(Collected data entries)
— Begin —

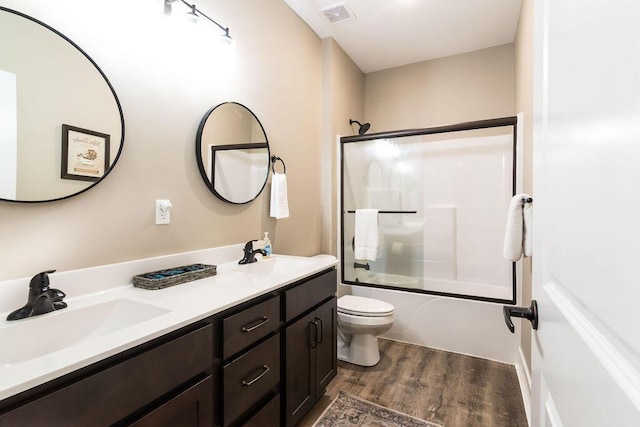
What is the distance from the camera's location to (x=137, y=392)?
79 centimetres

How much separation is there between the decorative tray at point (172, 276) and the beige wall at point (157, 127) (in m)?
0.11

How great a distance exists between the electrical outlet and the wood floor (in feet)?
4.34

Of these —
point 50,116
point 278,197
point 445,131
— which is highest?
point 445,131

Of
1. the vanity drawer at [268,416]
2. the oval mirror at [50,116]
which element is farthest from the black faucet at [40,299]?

— End —
— Begin —

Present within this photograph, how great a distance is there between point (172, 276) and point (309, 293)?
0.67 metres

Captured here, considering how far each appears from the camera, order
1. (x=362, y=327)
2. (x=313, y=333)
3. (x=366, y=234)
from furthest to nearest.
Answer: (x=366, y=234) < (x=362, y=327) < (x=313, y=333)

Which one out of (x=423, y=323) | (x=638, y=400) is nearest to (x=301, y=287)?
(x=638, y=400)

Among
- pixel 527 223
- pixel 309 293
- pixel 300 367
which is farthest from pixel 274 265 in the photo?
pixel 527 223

— End —
— Begin —

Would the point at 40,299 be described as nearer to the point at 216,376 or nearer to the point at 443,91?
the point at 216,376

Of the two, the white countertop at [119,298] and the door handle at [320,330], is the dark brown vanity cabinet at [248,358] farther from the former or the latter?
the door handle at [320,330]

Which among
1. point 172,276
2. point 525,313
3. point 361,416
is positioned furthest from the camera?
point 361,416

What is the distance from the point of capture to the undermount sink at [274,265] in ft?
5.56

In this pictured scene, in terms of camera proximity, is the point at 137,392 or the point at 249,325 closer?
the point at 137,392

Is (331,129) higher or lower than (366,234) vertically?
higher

— End —

[Work instructions]: Render the lines of the listing above as a numbered list, beginning with the line that contains "How great a distance exists" and continuing through the line that contains "which element is", with both of those lines included and blank lines omitted.

[Answer to the task]:
1. How great a distance exists between the electrical outlet and the wood floor (in feet)?
2. 4.34
3. Of these —
4. point 50,116
5. point 278,197
6. point 445,131
7. — which is highest?
8. point 445,131
9. Of
10. 1. the vanity drawer at [268,416]
11. 2. the oval mirror at [50,116]
12. which element is farthest from the black faucet at [40,299]?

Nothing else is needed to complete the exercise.